Many of the same ignorant or dishonest people who want us to ‘cut and run’ from Afghanistan want us to jump into Darfur.  Ruxted asserts that if the price in Afghanistan is too high for the Canadian public, then the potential cost of Sudan is likely higher.  Sudan is a ‘tougher nut’ than Afghanistan in part because: the Sudanese Government is working in a quasi-genocide mode and is determined to prevent any outside interference in its affairs; Chinese influence makes effective UN action impossible and creates added political and military risks; fractured rebel alliances are constantly shifting – making the political base for UN operations even more difficult; and there is no sensible long term solution because the water/arable land base is inadequate.  If the price in Afghanistan is too high for the Canadian public, then the potential cost of any operation (especially those involving an element which stands to benefit from prolonged destabilization) is also too high.  If the price in Afghanistan is too high then it is time for Canadians to ‘fess up’ and admit that they don’t care about world peace and the plight of the poorest of the poor; it’s time for Canadians to say “I’m all right, Jack!” and retreat into self satisfied, greedy isolationism.

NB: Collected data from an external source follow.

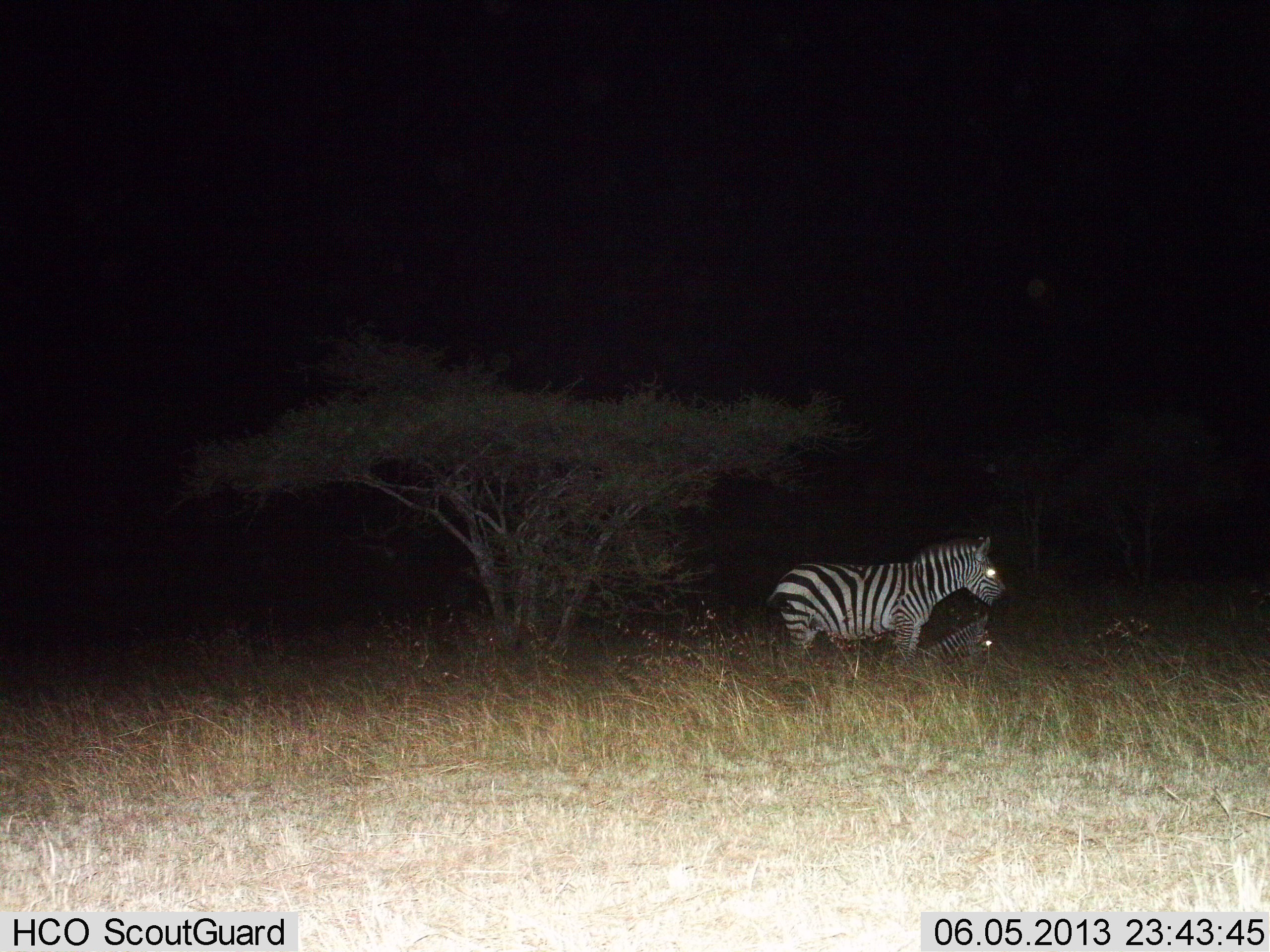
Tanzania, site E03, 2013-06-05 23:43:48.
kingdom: Animalia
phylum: Chordata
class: Mammalia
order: Perissodactyla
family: Equidae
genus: Equus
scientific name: Equus quagga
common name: plains zebra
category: zebra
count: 2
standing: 100%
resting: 100%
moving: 0%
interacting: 0%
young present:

For too long, successive Canadian governments used UN peacekeeping as an easy, low cost and low risk way to help Canadians feel good about themselves in world affairs.  Their efforts were broadly supported by the media and academe – peacekeeping in baby blue UN berets, a generation of schoolchildren were taught, made us ‘nice’ – nicer than our well armed American neighbours.  Traditional UN peacekeeping changed into more complex, dangerous UN mandated peacemaking missions and, most recently into a combined peacemaking and national reconstruction mission in Afghanistan.  Logically, Canadians should feel even better about themselves for being one of the few responsible, sophisticated, capable nations able to take on these new, dangerous missions.  They are not.  Many, too many Canadians have bought into the wholly fallacious argument that the UN mandated ISAF mission in Afghanistan is some nefarious plot engineered by US Vice President Dick Cheney for his own purposes.  It is not.

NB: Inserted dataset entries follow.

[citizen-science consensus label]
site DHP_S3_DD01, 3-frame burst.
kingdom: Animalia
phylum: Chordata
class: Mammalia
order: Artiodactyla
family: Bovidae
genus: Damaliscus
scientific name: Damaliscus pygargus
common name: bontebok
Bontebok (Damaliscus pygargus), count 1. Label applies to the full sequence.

There is a nothing but massive  hypocrisy, rooted in ignorance and dishonesty, in wanting to help only when we don’t have to worry about the costs.  The price of "feeling good" is far higher in human costs in the conflict zone and lost opportunities for Canada than the costs of assuming our responsibilities in the 21st century community of nations.  But, The Ruxted Group remains optimistic; there have been flickerings of reason here and there: editorially, in the Toronto Star and politically in the Commons defence committee.  We are not so bold as to declare victory and leave this issue but we are impressed that some doubters see some light.  Perhaps Canadians, at large, will, slowly but surely, decide to side with right over convenience.




1. That America was going to ‘normalize’ relations with China was not a secret to the foreign affairs _Mandarins_ in Ottawa.  The so-called ‘Warsaw talks’ had been restarted (at Nixon’s insistence) in early 1969. (See: MacMillan, Nixon in China, Toronto, 2006, p. 161.)  The implications of that change were enormous for Canada and Canada had to be nimble, in policy terms, and get its oar in early.


----------



## McG (30 Jun 2007)

I think this should be read by anyone that feels we should give-up the fight in the south of Afghanistan to "peacekeep" in the north of Afghanistan.


----------



## RCD (1 Jul 2007)

The Canadaian public have had wool sock over there eyes all these years.


----------



## a_majoor (3 Jul 2007)

I think this cartoon explains what we are seeing: if it dosn't fit the narrative of someone in a Toronto newsroom or editorial office, it goes down the "memory hole"

http://www.daybydaycartoon.com/2007/07/02/


----------